There's a module in development to use Discrover inside the bioinformatics web framework Galaxy. You can find it here.

Obtaining Discover

Binary packages of Discrover are available for select Linux distributions. Notice that for Ubuntu a PPA has been set up that can also be used for installing Discrover. Instructions on how to install the packages (and how to use the PPA) or how to manually build Discrover are available in separate files.

Sequence data

The synthetic sequence data used in the publication for motif discover performance evaluation are available here.

Usage

Below is a minimal description on how to use this package. Please refer to the UNIX man pages, the manual, and the command line help for more information.

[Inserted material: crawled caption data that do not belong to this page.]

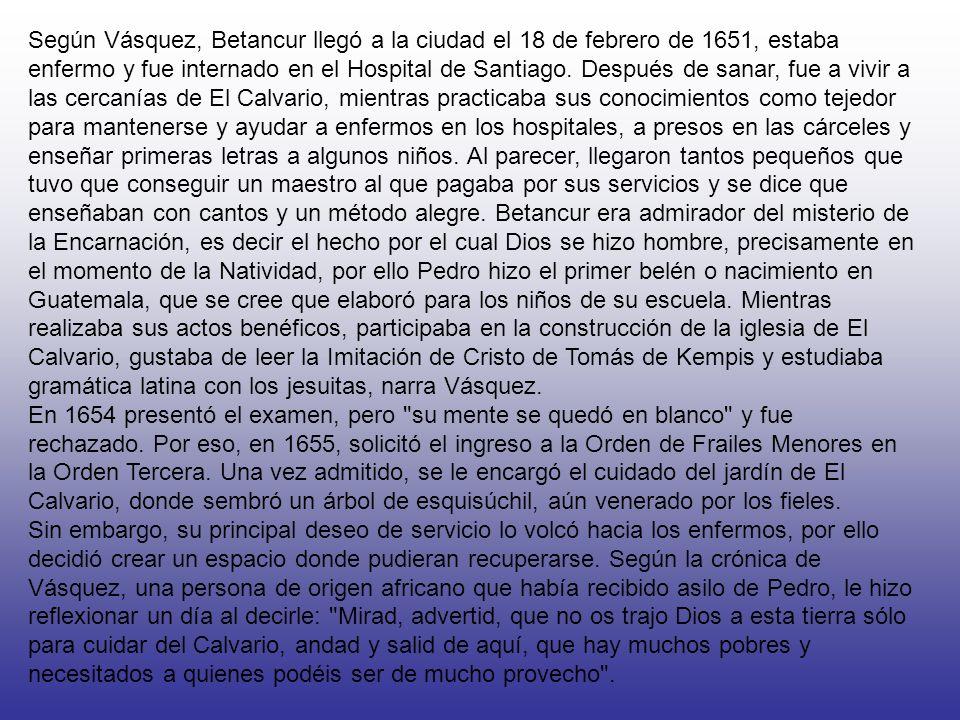 Según Vásquez, Betancur llegó a la ciudad el 18 de febrero de 1651, estaba enfermo y fue internado en el Hospital de Santiago.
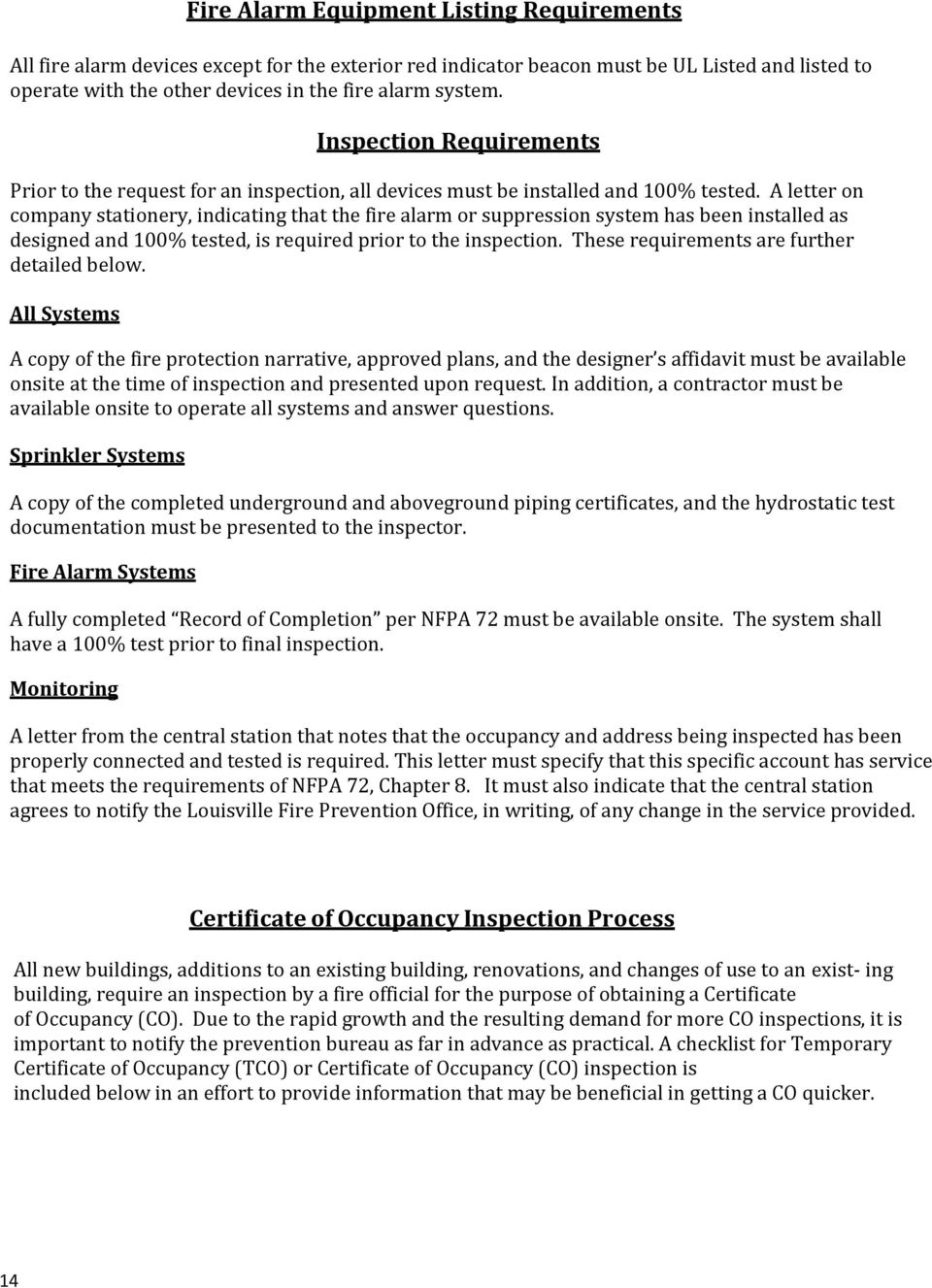 A letter on company stationery, indicating that the fire alarm or suppression system has been installed as designed and 100% tested, is required prior to the inspection.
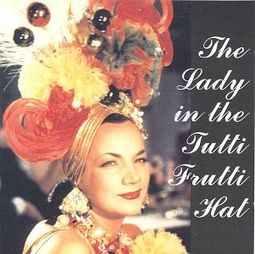 Lady in the Tutti Frutti Hat: Carmen Miranda on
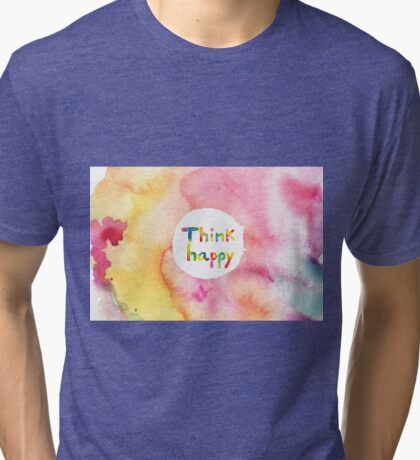 Think Happy Tri-blend T-Shirt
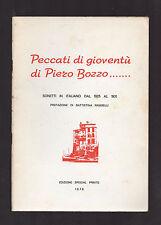 """""""PECCATI DI GIOVENTU' DI PIERO BOZZO"""" - Autografato - Special Prints 1975"""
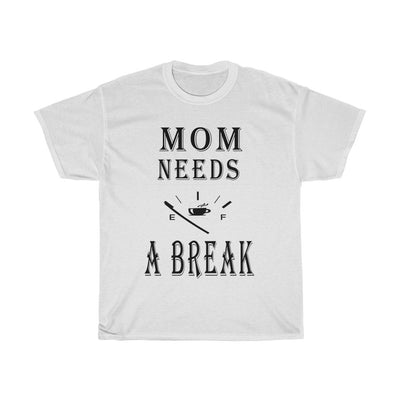 Mom needs A Break Coffee T-shirt Women - ThePopCoffee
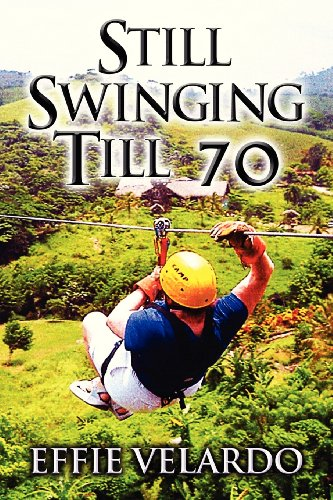 9781462681341: Still Swinging Till 70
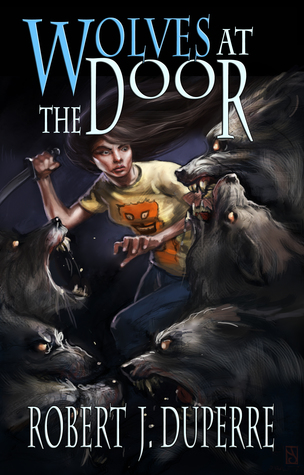 Wolves at the Door (The Infinity Trials, #2)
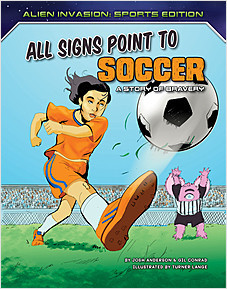 Cover: All Signs Point to Soccer: A Story of Bravery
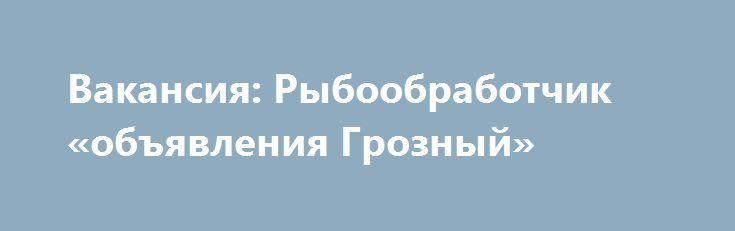 Вакансия: Рыбообработчик «объявления Грозный» http://www.pogruzimvse.ru/doska160/?adv_id=379 Работа на крупном рыбоперерабатывающем предприятии в Санкт-Петербурге. Требуются мужчины и женщины без опыта работы, в процессе работы производится обучение. Работа вахтой – минимально 90 рабочих смен.    Вакансии: помощники операторов, соусоварщики, маринадчики, разнорабочие, фасовщицы, уборщицы. Обязательное прохождение медицинской комиссии в аккредитованном медицинском центре (Санкт-Петербург) по…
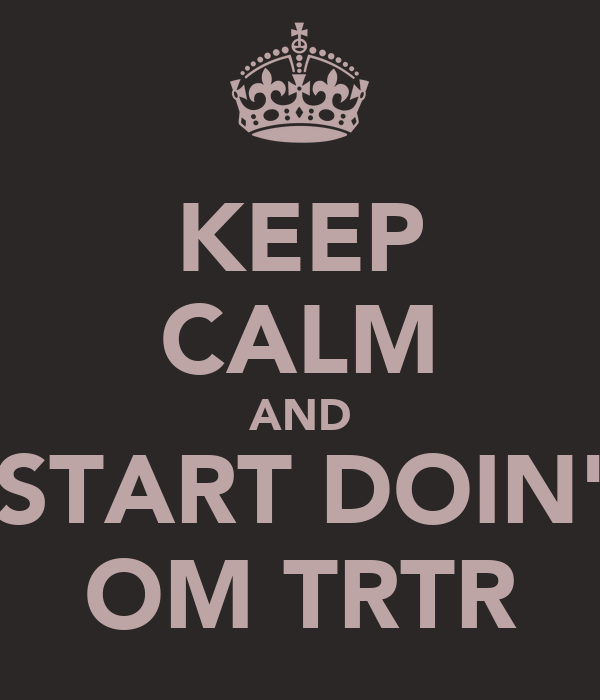 KEEP CALM AND START DOIN' OM TRTR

The package contains two main programs: plasma and discrover.

plasma is used to find IUPAC regular expression type motifs, and discrover learns HMMs. Both use discriminative objective functions. If no seeds are specified for discrover, plasma will be used to find seeds automatically.

Command line help is available with discrover -h or discrover --help and, similarly, plasma -h or plasma --help.

Note that some infrequently used options are hidden by default, and may be shown with the verbose switch: discrover -hv

Even more obscure options are available by adding the very verbose switch: discrover -hV

Sequence logos

Both plasma and discrover can generate sequence logos (and discrover does so by default). The same sequence logo creation routines are also available in the separate program discrover-logo.

Sequence shuffling

When plasma and discrover are given just a single FASTA file for analysis, they will automatically shuffle the sequences to create control sequences. You can use the same sequence shuffling routines via the separate program discrover-shuffle.